> [Stated problem] The book notes below name several kinds of day in the point beginning "If your son thinks." List each kind that this point names.

> [Page]

──────────────────────────────

The Nine Fantasies that will Ruin Your Life

(and the eight realities that will save you)

By

Dr. Joy Browne

 

These are my personal notes from the book. You may find other chapters and notes helpful. Nonetheless, these notes give you a feel for the book and enough to learn whether or not you want to invest the time.

 

Chapter Two: Everybody’s perfect…except me

 

  • Perfection can’t change and to be alive means to change
  • The gnawing sense of imperfection can taint the simplest pleasure and the greatest triumph

In this fantasy, relationships must be perfect lest they reflect badly on us. So being critical of others is an integral part of maintaining the fantasy that you are perfect and others must strive to keep up with you. This who process of the best defense being a good offensive is tiresome and joyless, but obsessive, because to fail means to be unworthy of love.

    • Erroneous notion that there are only two groups: the blameworthy and blameless
    • In order to feel safer, we attempt to divert attention elsewhere before our flaws can be scrutinized
    • I criticize; therefore I’m above being criticized. So I’m safe. You just escalate your private war
    • Growing up insecure because we believe there is an ideal way to be.
    • Attracting someone is dependent on looking or smelling or tasting different than you do
    • We belittle our opponent as a way of deflecting attention from our own imperfection

 

  • Everybody feels that way. Whatever we are isn’t enough

 

  • Advertising can remind us seven days a week in the comfort of our living rooms that we don’t have the perfect Evian body or Jell-O child
  • Parents admonitions combined with those impossibly perfect images are so overwhelming that we’ve lost our ability to distinguish between the possible and the impossible. The price of failure has never seemed higher
  • When you combine an excruciatingly small chance of success and a fear of failing, you get people who are afraid to look at themselves honestly for fear of what they will discover. The flip side of this ugly coin is a willingness to aggressively find fault with others as a way to feel superior and safe
  • Teens develop independence and a clear sense of self by rebelling, talking back, and experimenting with music, clothes, and friends that drive you absolutely crazy. Ask what you can do to help. You’d like his opinion on what the problem is and what the solution might be
  • If we could shift from the perfection model of child rearing, where any minor deviation has to be instantly eradicated, to a kinder, gentler, more realistic style, we could catch kids doing good rather than bad. Instead of constantly communicating our disappointment, we could find behavior to praise
  • When you communicate disappointment you are sending out a message of shame. Shame makes people feel small. For humans to change, they must summon energy from somewhere. If they feel small and belittled, they are unlikely to have the energy or the courage to find that energy
  • When you ask people–adults or children–how they feel about a situation, instead of telling them how disappointed you are, you give them room to evaluate their own behavior and offer a solution that feels appropriate and possible to them rather than just dispensed by you. If you allow people to make their own choices, their conscience goes with them so you don’t have to constantly be there to remind them of what’s right. Your goodness as a human being or even as a parent has nothing to do with your son’s grades. Your willingness to listen to him and to help him reach his goals and understand the obstacles has everything to do with being a good mom and loving human being
  • Pointing out error implies 1) they don’t know any better 2) you do 3) you are morally superior to them 4) unless you constantly remind them, they will revert to their less moral ways
  • Anything that goes wrong has to be someone else’s fault. We set up a system of blame. Somebody has to pay
  • You’re not helping unless people want to hear what you have to say
  • When you correct someone, you take a position of intellectual and sometimes moral superiority
  • The job of being happy is your personal responsibility. Love is about feeling safe enough to be ourselves, even if that means scattering mispronunciations here and there
  • If your son thinks he’s letting you down, he may feel just as awful as you did. We have good days, slack-off days, play-it-safe days, and go-for-it-days. The notion that we should be at peak performance all the time is the Human Being as Robot Theory. None of us can do our best every day
  • What if we became willing to stifle the impulse to offer our opinion unless we were specifically asked for it?

──────────────────────────────

Annotation records
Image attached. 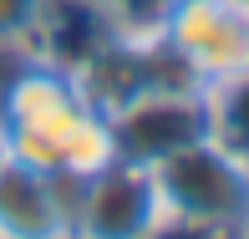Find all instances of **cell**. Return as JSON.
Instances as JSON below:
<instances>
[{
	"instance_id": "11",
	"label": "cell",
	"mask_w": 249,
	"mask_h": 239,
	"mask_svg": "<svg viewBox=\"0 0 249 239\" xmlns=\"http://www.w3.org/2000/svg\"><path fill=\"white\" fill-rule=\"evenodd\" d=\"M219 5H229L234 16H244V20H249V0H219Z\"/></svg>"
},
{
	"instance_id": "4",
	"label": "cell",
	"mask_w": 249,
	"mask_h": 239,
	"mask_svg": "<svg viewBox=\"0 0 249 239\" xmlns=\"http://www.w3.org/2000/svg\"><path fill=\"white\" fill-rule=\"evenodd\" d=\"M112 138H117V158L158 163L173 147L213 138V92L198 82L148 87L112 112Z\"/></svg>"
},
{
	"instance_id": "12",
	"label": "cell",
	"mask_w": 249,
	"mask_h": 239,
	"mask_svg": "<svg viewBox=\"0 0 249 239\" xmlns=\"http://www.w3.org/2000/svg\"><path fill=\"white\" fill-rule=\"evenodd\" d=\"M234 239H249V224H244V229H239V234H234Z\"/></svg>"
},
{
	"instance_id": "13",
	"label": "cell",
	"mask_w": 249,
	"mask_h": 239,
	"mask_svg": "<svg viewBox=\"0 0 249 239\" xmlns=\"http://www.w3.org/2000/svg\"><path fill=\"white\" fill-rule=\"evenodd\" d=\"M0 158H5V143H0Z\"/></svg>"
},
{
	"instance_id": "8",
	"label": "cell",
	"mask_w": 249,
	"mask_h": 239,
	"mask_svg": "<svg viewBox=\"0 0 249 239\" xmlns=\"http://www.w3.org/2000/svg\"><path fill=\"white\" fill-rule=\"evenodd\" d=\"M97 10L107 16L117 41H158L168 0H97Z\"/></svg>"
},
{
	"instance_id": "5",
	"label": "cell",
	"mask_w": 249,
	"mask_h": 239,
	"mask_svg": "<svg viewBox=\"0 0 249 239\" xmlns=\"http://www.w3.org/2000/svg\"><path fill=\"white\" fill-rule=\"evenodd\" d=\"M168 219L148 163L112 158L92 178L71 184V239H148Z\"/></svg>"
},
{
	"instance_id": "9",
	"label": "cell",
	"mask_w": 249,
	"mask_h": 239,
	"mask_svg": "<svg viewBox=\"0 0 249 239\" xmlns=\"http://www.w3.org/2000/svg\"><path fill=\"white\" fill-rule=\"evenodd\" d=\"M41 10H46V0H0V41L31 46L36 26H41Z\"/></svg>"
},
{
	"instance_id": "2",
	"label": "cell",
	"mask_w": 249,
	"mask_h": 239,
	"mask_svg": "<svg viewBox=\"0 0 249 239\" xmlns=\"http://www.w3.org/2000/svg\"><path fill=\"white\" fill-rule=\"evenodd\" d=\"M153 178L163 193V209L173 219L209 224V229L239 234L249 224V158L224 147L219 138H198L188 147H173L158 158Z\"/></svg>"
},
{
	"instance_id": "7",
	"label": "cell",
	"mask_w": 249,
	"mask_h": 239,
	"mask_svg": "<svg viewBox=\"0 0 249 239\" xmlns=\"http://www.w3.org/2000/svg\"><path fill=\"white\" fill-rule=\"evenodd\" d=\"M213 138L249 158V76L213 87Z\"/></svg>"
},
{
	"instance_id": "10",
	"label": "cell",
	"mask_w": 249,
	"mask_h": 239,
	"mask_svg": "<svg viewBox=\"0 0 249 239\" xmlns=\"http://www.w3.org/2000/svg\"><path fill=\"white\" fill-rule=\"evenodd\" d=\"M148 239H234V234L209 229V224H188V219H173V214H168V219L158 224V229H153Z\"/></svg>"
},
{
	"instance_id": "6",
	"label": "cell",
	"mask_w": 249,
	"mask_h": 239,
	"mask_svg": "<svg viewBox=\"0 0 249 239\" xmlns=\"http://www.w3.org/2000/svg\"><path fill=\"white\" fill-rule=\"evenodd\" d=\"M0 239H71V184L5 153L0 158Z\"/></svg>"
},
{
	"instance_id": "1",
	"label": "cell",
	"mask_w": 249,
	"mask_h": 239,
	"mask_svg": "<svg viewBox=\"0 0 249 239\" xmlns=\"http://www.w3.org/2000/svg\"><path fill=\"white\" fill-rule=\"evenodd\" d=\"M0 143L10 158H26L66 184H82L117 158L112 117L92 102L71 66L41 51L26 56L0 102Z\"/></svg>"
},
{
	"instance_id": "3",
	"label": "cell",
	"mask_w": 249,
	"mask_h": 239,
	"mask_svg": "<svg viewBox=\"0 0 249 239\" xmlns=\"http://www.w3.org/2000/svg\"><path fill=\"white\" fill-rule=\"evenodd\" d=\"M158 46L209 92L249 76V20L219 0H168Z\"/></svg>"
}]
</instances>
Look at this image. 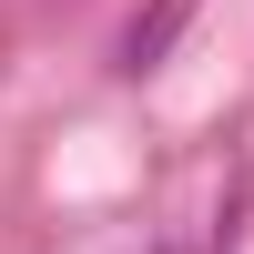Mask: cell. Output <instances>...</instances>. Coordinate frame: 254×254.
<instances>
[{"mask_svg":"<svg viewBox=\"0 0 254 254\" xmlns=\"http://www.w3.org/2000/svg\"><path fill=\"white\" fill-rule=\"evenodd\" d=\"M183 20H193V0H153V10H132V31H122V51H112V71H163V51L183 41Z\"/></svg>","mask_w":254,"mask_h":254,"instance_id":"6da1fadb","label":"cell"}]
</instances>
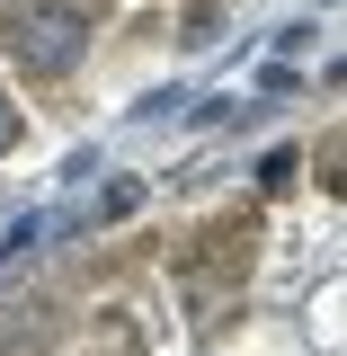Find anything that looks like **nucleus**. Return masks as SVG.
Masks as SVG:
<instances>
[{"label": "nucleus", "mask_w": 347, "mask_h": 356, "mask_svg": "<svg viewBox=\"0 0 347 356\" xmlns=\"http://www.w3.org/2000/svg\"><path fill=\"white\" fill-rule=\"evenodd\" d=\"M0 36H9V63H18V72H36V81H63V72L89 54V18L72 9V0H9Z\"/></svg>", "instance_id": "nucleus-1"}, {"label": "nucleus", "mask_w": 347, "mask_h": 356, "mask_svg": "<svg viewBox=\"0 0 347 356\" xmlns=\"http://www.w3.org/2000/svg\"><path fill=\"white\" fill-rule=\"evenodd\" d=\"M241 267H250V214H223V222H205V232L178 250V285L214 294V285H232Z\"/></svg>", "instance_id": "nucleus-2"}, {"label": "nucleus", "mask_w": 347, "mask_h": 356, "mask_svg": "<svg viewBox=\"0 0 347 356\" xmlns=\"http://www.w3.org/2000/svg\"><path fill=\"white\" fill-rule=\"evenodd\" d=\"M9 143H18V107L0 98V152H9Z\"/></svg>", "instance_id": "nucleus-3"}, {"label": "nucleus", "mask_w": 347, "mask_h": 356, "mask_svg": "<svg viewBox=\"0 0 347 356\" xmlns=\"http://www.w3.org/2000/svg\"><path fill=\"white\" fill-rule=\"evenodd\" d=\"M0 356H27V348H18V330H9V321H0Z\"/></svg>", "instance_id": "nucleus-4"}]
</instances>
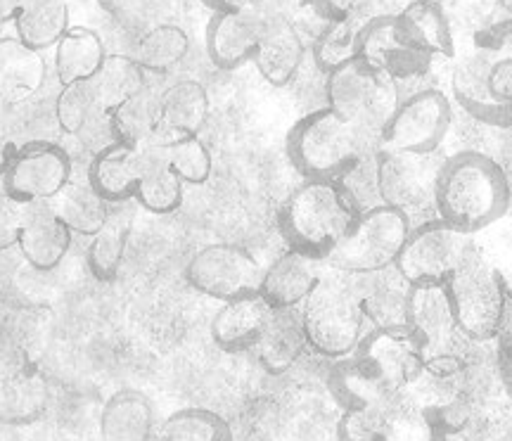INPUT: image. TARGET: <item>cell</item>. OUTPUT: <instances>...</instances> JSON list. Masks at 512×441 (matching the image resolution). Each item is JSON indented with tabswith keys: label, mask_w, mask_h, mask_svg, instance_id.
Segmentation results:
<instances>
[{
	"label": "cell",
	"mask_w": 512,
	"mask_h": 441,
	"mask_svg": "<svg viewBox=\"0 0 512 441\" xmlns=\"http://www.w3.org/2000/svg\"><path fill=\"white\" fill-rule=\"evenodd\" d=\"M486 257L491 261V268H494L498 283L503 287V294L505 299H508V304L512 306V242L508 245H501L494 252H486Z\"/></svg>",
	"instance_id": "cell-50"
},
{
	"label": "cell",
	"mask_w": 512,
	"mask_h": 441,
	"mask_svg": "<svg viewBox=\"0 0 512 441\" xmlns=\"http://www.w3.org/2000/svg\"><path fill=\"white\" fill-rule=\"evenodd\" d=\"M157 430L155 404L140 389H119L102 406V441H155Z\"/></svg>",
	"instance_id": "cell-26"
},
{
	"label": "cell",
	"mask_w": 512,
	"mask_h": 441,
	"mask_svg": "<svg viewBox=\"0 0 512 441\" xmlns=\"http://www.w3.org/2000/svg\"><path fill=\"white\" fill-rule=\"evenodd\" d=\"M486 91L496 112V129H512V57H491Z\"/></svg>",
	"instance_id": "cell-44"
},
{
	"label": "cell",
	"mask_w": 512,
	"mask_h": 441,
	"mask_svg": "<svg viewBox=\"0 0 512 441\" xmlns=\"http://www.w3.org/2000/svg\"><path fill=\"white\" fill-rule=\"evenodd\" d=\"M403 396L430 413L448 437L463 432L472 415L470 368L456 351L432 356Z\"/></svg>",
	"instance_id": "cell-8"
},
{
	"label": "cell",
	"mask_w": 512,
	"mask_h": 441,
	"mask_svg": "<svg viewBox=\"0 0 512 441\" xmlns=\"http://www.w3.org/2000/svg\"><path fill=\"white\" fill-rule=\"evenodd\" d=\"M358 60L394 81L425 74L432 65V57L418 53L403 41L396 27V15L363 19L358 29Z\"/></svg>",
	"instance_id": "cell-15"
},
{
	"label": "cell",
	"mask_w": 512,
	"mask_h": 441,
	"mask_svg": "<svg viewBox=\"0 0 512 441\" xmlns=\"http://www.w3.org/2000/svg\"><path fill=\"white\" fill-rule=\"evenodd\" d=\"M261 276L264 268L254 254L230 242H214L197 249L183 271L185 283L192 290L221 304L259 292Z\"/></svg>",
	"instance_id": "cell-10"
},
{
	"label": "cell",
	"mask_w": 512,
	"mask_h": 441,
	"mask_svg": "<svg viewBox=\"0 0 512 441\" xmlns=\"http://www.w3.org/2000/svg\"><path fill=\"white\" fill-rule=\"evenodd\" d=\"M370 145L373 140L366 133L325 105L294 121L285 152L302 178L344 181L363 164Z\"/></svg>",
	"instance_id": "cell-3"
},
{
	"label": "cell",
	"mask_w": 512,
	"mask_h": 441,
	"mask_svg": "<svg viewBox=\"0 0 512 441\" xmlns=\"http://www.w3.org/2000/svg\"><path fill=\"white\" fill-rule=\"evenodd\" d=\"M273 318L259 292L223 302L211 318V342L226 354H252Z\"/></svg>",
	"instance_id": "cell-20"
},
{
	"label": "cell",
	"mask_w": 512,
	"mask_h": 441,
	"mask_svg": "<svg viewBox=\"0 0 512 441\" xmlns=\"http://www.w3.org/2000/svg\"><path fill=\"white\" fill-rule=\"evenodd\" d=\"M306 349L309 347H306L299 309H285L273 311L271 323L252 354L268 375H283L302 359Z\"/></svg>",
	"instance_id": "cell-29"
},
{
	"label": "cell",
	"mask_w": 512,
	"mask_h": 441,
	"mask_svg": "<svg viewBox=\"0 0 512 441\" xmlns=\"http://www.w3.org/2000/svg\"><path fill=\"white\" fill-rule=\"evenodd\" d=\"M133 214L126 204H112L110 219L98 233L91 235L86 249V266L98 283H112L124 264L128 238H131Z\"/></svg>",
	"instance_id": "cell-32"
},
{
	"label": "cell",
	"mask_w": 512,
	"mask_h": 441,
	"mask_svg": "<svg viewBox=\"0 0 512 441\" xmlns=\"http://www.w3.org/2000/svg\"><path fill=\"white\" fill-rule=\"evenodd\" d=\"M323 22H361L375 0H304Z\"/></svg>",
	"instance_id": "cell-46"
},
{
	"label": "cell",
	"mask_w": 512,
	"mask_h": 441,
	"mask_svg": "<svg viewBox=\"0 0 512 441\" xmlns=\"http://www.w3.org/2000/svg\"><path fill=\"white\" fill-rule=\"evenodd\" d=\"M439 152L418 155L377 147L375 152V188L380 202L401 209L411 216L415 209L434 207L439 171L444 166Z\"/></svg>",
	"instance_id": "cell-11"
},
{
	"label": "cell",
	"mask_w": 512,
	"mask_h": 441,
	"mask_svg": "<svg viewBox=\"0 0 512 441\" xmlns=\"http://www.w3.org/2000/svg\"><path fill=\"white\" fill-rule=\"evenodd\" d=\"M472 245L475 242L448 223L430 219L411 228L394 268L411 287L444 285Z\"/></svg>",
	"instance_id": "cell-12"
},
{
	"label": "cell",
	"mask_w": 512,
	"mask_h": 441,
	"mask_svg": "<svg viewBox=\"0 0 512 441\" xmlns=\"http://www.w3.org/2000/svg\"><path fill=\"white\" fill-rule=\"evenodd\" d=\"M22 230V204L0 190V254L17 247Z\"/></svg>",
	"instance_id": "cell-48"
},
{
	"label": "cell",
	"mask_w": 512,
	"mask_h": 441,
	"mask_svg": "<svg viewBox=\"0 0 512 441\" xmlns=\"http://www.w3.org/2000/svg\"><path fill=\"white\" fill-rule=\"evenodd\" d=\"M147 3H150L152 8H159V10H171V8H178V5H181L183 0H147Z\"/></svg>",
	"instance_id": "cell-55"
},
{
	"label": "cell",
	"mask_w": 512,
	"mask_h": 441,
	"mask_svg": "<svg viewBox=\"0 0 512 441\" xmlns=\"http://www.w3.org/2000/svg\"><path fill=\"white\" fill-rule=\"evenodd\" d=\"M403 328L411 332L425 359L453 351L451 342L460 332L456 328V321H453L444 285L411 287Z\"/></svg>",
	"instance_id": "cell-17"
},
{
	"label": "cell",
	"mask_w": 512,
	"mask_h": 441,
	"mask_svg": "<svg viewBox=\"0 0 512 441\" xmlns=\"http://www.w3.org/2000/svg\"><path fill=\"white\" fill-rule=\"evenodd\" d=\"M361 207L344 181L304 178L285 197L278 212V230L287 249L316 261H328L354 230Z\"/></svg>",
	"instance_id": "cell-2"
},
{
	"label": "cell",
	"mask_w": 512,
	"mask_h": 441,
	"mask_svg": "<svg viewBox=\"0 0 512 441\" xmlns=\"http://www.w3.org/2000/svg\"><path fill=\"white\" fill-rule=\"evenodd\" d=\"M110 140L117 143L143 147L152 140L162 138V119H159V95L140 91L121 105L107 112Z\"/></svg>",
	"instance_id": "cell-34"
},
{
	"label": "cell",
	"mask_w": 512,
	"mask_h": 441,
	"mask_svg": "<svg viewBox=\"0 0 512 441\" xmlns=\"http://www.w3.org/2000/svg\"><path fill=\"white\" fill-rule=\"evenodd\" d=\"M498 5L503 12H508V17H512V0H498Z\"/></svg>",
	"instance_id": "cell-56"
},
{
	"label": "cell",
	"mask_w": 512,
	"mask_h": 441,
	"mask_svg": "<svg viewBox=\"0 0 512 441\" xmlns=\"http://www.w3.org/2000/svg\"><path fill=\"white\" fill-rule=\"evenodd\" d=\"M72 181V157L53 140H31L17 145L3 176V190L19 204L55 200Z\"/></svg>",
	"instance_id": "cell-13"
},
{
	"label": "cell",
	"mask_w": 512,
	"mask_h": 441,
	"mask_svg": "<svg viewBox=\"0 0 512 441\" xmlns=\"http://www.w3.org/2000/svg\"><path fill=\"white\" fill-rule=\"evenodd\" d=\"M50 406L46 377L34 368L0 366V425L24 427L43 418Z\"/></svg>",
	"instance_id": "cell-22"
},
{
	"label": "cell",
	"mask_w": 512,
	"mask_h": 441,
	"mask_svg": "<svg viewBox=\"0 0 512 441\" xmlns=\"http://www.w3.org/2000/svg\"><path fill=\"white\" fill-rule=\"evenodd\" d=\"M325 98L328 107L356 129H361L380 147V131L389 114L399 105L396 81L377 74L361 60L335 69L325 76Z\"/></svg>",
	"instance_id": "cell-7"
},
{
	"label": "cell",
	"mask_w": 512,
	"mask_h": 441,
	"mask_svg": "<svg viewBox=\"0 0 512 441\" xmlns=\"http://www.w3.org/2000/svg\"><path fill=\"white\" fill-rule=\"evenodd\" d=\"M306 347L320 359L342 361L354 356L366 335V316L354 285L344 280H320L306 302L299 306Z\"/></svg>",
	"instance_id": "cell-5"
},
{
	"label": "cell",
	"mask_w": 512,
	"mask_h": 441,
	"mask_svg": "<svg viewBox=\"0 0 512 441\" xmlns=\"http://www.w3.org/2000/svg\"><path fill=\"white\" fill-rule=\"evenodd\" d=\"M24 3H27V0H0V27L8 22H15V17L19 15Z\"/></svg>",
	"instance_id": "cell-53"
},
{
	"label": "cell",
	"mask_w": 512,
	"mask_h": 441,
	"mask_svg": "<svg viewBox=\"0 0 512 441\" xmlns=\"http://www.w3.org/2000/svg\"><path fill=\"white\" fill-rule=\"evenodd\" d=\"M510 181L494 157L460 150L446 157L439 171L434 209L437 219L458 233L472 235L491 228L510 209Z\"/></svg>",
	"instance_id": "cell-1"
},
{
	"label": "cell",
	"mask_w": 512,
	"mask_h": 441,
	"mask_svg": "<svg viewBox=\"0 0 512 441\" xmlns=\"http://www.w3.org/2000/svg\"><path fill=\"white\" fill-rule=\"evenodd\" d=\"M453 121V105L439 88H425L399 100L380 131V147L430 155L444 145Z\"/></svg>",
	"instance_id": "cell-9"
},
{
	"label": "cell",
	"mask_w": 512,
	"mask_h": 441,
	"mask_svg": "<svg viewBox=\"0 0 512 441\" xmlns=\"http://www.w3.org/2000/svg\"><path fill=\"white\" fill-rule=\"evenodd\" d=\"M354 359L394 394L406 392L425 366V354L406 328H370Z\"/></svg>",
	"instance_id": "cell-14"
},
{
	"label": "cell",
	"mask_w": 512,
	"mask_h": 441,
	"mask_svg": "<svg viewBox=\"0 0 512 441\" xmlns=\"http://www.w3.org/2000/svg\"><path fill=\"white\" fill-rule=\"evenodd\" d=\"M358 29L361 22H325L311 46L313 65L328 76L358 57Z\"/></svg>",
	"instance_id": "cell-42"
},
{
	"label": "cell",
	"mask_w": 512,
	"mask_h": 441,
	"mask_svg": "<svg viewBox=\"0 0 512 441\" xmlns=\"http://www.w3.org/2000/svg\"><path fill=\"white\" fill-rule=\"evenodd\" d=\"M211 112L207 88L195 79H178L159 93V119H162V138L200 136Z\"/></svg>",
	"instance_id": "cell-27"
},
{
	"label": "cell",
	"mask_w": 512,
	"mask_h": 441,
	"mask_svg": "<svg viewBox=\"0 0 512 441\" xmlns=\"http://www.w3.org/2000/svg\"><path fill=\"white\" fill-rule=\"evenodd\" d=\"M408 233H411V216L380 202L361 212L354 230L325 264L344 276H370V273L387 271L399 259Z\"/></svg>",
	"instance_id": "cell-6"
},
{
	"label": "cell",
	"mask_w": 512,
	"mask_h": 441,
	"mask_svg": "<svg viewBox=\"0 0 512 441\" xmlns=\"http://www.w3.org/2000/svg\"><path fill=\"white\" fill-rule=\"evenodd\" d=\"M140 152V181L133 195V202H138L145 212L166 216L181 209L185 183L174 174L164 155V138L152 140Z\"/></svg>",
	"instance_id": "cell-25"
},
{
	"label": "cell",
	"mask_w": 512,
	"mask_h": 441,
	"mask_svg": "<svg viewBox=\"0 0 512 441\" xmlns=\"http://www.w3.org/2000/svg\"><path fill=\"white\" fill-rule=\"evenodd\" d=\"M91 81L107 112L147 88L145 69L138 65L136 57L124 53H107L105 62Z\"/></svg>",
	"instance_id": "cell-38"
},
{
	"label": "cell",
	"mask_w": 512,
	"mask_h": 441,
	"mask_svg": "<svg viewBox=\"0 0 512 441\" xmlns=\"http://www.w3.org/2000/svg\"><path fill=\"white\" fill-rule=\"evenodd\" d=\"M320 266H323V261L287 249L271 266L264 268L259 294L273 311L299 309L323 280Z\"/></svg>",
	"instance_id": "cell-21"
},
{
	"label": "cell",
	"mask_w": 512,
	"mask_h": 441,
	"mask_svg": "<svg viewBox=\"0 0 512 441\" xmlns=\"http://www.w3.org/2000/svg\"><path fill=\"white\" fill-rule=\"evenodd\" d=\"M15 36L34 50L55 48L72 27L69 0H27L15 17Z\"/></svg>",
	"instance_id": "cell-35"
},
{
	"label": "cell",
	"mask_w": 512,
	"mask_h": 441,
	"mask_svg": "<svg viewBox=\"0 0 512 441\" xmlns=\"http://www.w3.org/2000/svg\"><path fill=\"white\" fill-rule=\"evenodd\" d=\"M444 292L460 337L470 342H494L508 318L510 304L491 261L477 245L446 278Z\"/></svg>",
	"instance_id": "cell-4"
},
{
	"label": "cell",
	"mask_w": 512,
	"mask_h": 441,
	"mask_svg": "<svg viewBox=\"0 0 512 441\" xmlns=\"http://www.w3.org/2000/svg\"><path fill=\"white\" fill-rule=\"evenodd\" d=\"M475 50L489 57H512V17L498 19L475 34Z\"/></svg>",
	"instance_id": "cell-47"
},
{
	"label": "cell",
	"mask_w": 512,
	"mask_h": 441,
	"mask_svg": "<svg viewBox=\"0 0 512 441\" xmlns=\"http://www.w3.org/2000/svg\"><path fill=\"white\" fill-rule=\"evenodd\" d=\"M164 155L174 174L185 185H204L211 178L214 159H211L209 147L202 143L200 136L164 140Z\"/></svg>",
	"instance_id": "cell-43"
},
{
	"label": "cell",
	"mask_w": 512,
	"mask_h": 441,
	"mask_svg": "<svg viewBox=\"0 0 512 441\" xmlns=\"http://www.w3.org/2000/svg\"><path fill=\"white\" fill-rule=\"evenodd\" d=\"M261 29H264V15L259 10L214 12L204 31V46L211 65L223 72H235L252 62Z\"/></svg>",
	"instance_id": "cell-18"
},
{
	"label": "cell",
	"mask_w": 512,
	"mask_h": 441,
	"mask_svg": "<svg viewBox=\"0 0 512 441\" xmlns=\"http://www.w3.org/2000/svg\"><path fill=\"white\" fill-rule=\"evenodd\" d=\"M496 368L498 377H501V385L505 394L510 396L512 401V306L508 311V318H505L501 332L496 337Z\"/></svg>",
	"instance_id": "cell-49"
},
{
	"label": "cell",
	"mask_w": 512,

──────────────────────────────

> [The completed task]
- good days
- slack-off days
- play-it-safe days
- go-for-it-days